Hester vermittelte Lottie an den Stall von Anne und Gertjans van Olst in den Niederlanden. Das Ehepaar betreibt eine Hengststation mit einer ganzen Riege hochbegabter junger Pferde, unter denen Lottie quasi die Auswahl hat. Eine Win-Win-Situation für alle Beteiligten, Lotties Karriere nahm Fahrt auf. Auf Everdale nahm sie an den Olympischen Spielen in Tokio teil, wurde Dreizehnte in der Einzelwertung und half, Teambronze zu gewinnen.

Zuhause wartete schon ein enger Verwandter von Everdale, lackschwarz wie er, aber viel artiger im Umgang und unkomplizierter im Training: Glamourdale. Seine Ausbildung dauerte etwas länger, an seinen Piaffen wurde noch gefeilt. Heute sind sie gut, aber nicht sensationell. Ohne hohe Noten in diesen Lektionen wird es schwer, dauerhaft an der Spitze zu bleiben. Und sie fallen Glamourdale nicht so leicht wie einst Totilas, dessen Piaffen bis heute unerreicht sind.
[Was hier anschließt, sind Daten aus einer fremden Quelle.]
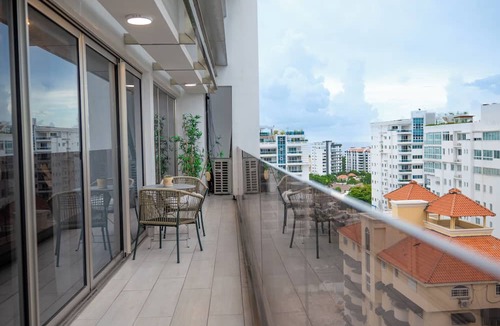 Sarasota Apartment | Brickell Apart Hotel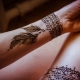 Význam tetování Mehendi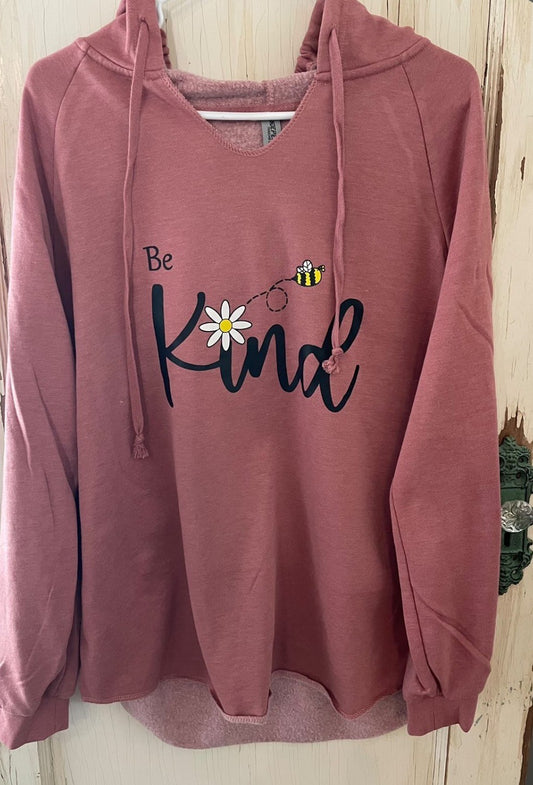 Be Kind Hoodie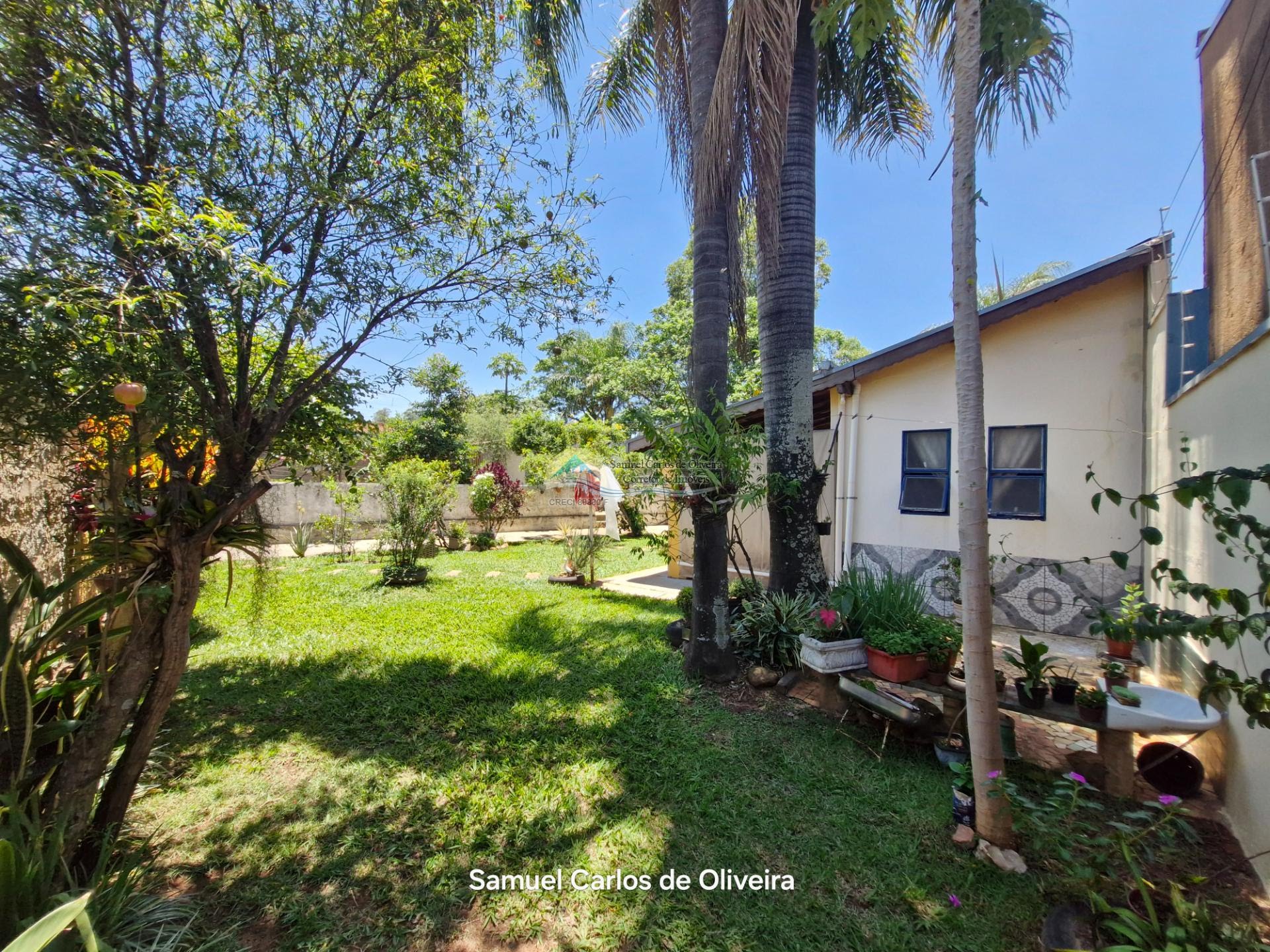 Casa à Venda em Casa Branca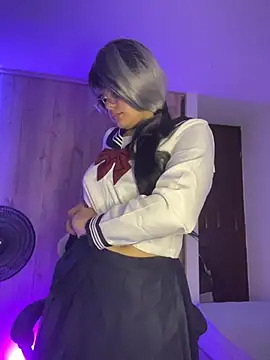 pretty angela1 online show from 06/23/26, 04:43
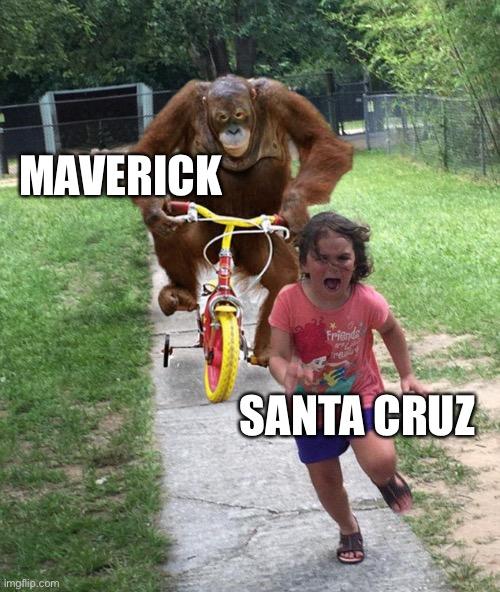Ford Maverick Maverick Memes -  fun diversion while we wait [ ** NO POLITICS ** ] 510FA476-111F-4DED-AA9F-90F37748AA53
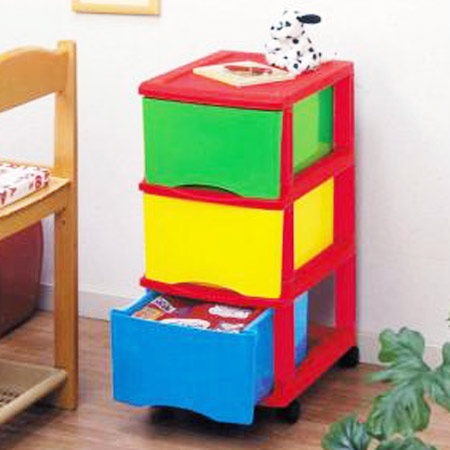 Interior Palette Trundle Storage Case Kids 3 Stage Trundle Storage Case Kids 3 Stage Box Drawer Children S Toy Costume Plastic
Aber genau wie der schwarze Wunderhengst kann Glamourdale die Menschen in seinen Bann ziehen. Darauf baut Fry auch am Mittwochabend in der Musikkür. Diesmal tritt sie schon als Favoritin an. Auch gegen die zwei Deutschen: Benjamin Werndl auf Famoso, Fünfter im Special mit persönlichen Bestnoten, und Isabell Werth, die mit Quantaz eine völlig neue Kür zeigen wird. "Mal sehen, wie es läuft", sagt Werth. "Ich habe schließlich nichts zu verlieren."